La parte centrale della cerimonia ha premiato i fornitori, e tra questi Pragmatic Play ha brillato. L’azienda si è aggiudicata il titolo di Fornitore di contenuti del casinò, confermando una volta di più la propria centralità nei cataloghi degli operatori italiani. La capacità di produrre nuovi titoli con continuità è uno degli elementi che hanno convinto la giuria.
Non meno significativo il secondo premio, quello come Fornitore di sport virtuali. Una categoria di betting che sta vivendo una fase di espansione, e Pragmatic Play si sta ritagliando un ruolo decisivo in questa vertical, con soluzioni che uniscono grafica, fluidità e un ritmo di gioco molto vicino alle abitudini dei nuovi utenti.
Sul fronte delle infrastrutture, Light & Wonder ha ottenuto due riconoscimenti chiave: Fornitore di piattaforme a servizio complete e Fornitore di piattaforme per casinò. La doppietta mette in evidenza il peso crescente della tecnologia come fondamento su cui si regge l’intero ecosistema del gaming regolamentato.
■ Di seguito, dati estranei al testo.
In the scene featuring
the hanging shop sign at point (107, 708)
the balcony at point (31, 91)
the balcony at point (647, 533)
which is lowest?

Negli ultimi anni gli operatori hanno accelerato nella scelta di piattaforme più modulari, scalabili e semplici da integrare, e Light & Wonder è riuscita a posizionarsi come uno dei partner più affidabili in questa trasformazione. I due premi romani ne sono la conferma più evidente.
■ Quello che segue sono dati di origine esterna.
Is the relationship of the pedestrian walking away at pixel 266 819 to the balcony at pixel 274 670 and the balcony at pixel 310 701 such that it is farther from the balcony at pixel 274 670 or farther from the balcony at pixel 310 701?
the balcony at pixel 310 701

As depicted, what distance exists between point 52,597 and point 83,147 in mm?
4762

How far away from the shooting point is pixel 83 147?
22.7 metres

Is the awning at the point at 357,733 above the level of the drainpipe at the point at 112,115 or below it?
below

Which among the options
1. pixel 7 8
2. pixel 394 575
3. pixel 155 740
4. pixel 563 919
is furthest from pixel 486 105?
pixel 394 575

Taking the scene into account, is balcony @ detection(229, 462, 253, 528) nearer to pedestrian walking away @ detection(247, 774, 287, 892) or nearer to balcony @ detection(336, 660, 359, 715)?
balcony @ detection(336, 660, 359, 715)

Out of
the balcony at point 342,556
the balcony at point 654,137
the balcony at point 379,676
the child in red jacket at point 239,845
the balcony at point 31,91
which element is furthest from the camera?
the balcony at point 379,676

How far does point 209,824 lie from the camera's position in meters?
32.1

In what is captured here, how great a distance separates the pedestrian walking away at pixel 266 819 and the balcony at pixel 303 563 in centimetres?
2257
A completare il quadro arriva il premio a PayPal come miglior Fornitore di pagamenti. Una scelta che riflette l’attenzione crescente degli operatori verso soluzioni di pagamento immediate, sicure e riconosciute dagli utenti. L’affidabilità, in questo contesto, non è più un semplice requisito tecnico: è diventata uno dei fattori che influenzano la preferenza dei giocatori al momento del deposito o del prelievo.
Nella logica dell’iGaming moderno, dove ogni frizione può tradursi in una perdita di utenti attivi, PayPal rappresenta un punto di riferimento consolidato, e il premio ricevuto al Rome Cavalieri lo conferma senza esitazioni.
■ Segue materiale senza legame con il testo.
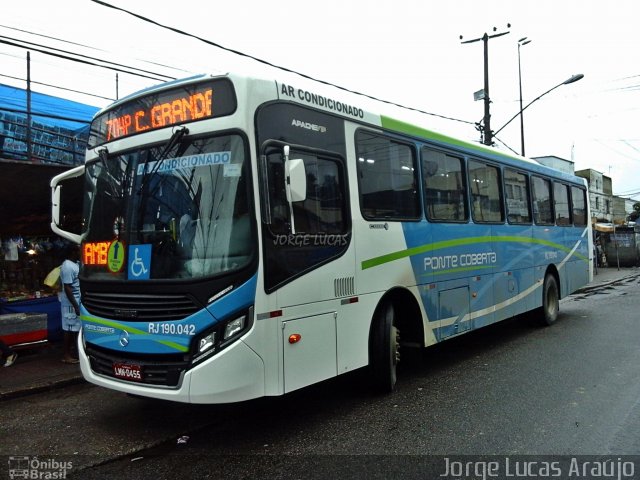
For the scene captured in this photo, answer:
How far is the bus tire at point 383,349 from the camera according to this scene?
5.27 m

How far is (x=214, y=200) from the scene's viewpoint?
4.00 metres

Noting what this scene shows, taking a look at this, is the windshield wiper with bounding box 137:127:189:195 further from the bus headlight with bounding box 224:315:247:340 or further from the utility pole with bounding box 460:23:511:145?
the utility pole with bounding box 460:23:511:145

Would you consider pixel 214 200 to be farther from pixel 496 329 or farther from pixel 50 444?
pixel 496 329

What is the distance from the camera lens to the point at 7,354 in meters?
7.20

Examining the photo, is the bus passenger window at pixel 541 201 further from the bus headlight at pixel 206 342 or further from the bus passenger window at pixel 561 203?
the bus headlight at pixel 206 342

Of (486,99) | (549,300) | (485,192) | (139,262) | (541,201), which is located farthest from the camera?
(486,99)

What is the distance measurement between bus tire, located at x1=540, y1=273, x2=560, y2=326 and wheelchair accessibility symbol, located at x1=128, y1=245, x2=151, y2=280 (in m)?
8.07

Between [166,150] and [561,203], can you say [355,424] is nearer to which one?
[166,150]

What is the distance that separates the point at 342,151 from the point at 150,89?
194 cm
Dalla serata di Roma è emerso un quadro chiaro: l’iGaming italiano non si sta solo espandendo, si sta definendo. Gli operatori consolidano il proprio posizionamento, la comunicazione diventa un asset strategico, i fornitori investono in tecnologia e contenuti, e l’intero sistema corre verso un equilibrio più maturo. Il risultato è un comparto che appare più consapevole, più strutturato e molto più competitivo rispetto a pochi anni fa.
A influenzare questo scenario c’è anche il nuovo bando concessorio, entrato in vigore a metà novembre, che aggiorna requisiti e condizioni per operare nel mercato regolamentato. Una normativa che sta già modificando gli equilibri del settore, spingendo gli operatori verso modelli più solidi e investimenti più consistenti. In questo contesto, l’edizione 2025 degli EGR Italy Awards non è stata soltanto una passerella di riconoscimenti, ma la fotografia di un mercato che si prepara a un 2026 ancora più selettivo e, inevitabilmente, più ambizioso.